Survival and hazard functions are the core tools actuaries use to model how long people live and how risk changes over time. The survival function tells you the probability someone is still alive at time $t$ , while the hazard function captures the instantaneous risk of death at that moment. Together, they form the mathematical backbone for building mortality tables, pricing life insurance, and valuing annuities.

Definition of survival function

The survival function $S(t)$ gives the probability that an individual survives beyond time $t$ . If $T$ is the random variable representing time of death (or failure), then:

$S(t) = P(T > t)$

You can think of it as answering the question: "What's the chance this person is still alive after $t$ years?"

Relationship to the distribution function

The survival function is simply the complement of the cumulative distribution function $F(t)$ :

$S(t) = 1 - F(t)$

where $F(t) = P(T \leq t)$ is the probability of death occurring at or before time $t$ . The probability density function $f(t)$ connects to both through differentiation:

$f(t) = F'(t) = -S'(t)$

This means the density function equals the negative derivative of the survival function. Knowing any one of $S(t)$ , $F(t)$ , or $f(t)$ lets you derive the other two.

Properties of survival function

Three properties define a valid survival function. If any of these fail, you don't have a legitimate model.

Non-increasing

$S(t)$ never increases over time. For any $t_1 \leq t_2$ , we have $S(t_1) \geq S(t_2)$ . This makes intuitive sense: the probability of surviving past 80 years can't be higher than the probability of surviving past 70 years.

Right-continuous

The survival function is right-continuous at every point:

$\lim_{t \to t_0^+} S(t) = S(t_0)$

This technical property ensures the function is well-defined, particularly when dealing with discrete jumps in the distribution (such as in empirical survival data).

Boundary conditions

At time zero: $S(0) = 1$ . Everyone is alive at the start.
As time goes to infinity: $\lim_{t \to \infty} S(t) = 0$ . Eventually, everyone dies.
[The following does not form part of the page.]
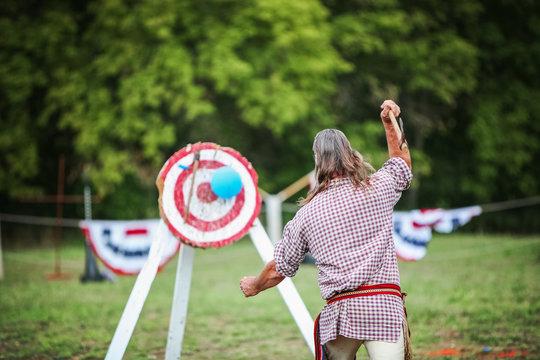 Man throwing an ax at a target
These two conditions anchor the survival function between 1 and 0.

Definition of hazard function

The hazard function $h(t)$ measures the instantaneous rate of death at time $t$ , given survival up to that point. Unlike $S(t)$ , which gives a probability, $h(t)$ is a rate and can exceed 1.

Instantaneous failure rate

Formally, the hazard function is defined as:

$h(t) = \lim_{\Delta t \to 0} \frac{P(t \leq T < t + \Delta t \mid T \geq t)}{\Delta t}$

In words: take a tiny interval starting at $t$ , find the conditional probability of dying in that interval (given you've survived to $t$ ), and divide by the interval width. The limit gives you the instantaneous failure rate.

An equivalent and often more useful formula is:

$h(t) = \frac{f(t)}{S(t)}$

This ratio of the density to the survival function is frequently the easiest way to compute $h(t)$ in practice.

Relationship to survival function

The hazard and survival functions are linked by:

$h(t) = -\frac{d}{dt} \ln S(t)$

Integrating both sides from 0 to $t$ gives the cumulative hazard function:

$H(t) = \int_0^t h(u)\, du = -\ln S(t)$

And inverting that relationship recovers the survival function:

$S(t) = \exp\left(-\int_0^t h(u)\, du\right) = \exp(-H(t))$

These relationships are central. If you know any one of $S(t)$ , $h(t)$ , $f(t)$ , or $H(t)$ , you can derive all the others.

Properties of hazard function

Probability of survival, Finding median survival time from survival function - Cross Validated

Non-negativity

$h(t) \geq 0$ for all $t$ . Since $h(t) = f(t)/S(t)$ and both the density and survival function are non-negative, the hazard rate must be too.

Cumulative hazard function

The cumulative hazard $H(t) = \int_0^t h(u)\, du$ accumulates risk over time. It's non-decreasing (risk can only pile up, never reverse) and satisfies:

$H(0) = 0$
$\lim_{t \to \infty} H(t) = \infty$
$S(t) = \exp(-H(t))$

The second condition follows from the requirement that $S(t) \to 0$ as $t \to \infty$ .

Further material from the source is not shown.